Date: 2014-01-20 04:20 pm (UTC)
From: [identity profile] ashlyme.livejournal.com
I think I enjoyed the first series. The latest one's mehsome, for all the reasons people have commented on here. I've got tired of Moffat as a showrunner, and I'd rather re-watch Jeremy Brett now.

Date: 2014-01-20 07:39 pm (UTC)
From: [identity profile] maryvictoria.livejournal.com
What a useful experiment. Listen, let's get Mycroft to send in a couple of his goons, whisk away the Moff and lock him in a secret cell, where he will be forced to write a woman soldier returned from Afghanistan who teems up with a slightly Aspergers woman detective to unravel a conspiracy involving sex boys in Belgravia.

And while we're at it, can I just say that Mycroft is yet another Godlike character. Groan. The smug will kill me.

Date: 2014-01-21 01:20 am (UTC)
marycatelli: (Default)
From: [personal profile] marycatelli
The first meaning of "cool" as applied to human beings is current in the form "cool as a cucumber" -- able of self-mastery in all situations. Which heartlessness would make rather easy, I suspect.

Date: 2014-01-21 01:58 am (UTC)
marycatelli: (Default)
From: [personal profile] marycatelli
Obviously. In order to be Cool, one must not conform to the general practice. Like fashion, most people must be out.
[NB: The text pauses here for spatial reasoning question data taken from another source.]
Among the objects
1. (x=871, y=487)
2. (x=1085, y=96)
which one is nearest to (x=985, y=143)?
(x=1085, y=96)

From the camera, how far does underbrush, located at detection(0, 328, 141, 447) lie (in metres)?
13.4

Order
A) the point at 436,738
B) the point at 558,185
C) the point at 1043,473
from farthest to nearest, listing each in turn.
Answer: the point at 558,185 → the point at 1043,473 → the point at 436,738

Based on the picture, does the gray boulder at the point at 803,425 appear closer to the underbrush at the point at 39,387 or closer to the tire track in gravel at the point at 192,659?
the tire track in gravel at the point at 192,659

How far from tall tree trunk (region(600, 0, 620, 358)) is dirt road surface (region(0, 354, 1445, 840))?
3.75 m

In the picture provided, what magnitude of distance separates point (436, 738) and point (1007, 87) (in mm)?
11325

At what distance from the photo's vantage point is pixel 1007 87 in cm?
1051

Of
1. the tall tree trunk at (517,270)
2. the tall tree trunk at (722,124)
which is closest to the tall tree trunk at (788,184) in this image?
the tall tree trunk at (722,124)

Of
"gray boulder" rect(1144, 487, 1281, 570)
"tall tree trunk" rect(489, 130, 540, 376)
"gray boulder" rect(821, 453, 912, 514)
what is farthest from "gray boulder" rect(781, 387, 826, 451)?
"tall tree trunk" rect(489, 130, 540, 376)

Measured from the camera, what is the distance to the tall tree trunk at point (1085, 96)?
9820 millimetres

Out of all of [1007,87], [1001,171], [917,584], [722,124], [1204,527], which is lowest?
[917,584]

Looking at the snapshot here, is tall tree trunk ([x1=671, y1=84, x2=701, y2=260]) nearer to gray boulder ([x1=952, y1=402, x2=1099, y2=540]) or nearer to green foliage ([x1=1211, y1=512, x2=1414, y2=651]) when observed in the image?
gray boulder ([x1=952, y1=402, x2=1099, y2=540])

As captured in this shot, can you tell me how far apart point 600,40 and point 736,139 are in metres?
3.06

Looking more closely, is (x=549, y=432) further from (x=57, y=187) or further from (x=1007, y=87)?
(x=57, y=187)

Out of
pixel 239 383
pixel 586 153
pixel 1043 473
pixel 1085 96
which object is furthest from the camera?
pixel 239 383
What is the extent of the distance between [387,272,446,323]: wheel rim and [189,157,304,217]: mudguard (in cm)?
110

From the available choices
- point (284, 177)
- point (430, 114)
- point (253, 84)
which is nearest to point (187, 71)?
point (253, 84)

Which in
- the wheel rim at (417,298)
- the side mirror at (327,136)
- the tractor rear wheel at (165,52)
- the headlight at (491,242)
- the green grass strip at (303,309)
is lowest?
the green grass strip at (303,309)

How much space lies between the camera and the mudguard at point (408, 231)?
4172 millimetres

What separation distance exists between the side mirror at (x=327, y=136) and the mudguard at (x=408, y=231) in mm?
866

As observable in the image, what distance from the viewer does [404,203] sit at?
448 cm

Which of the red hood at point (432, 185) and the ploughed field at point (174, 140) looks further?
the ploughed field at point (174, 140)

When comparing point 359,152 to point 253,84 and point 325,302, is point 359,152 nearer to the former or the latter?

In fact, that's probably what it means: fashionable.

Date: 2014-01-21 06:56 am (UTC)
From: [identity profile] asakiyume.livejournal.com
Which heartlessness would make rather easy, I suspect --good point.

Date: 2014-01-21 06:57 am (UTC)
From: [identity profile] asakiyume.livejournal.com
I did enjoy this episode, I have to say, but from what's been said up-thread, I'm curious about Elementary as a show.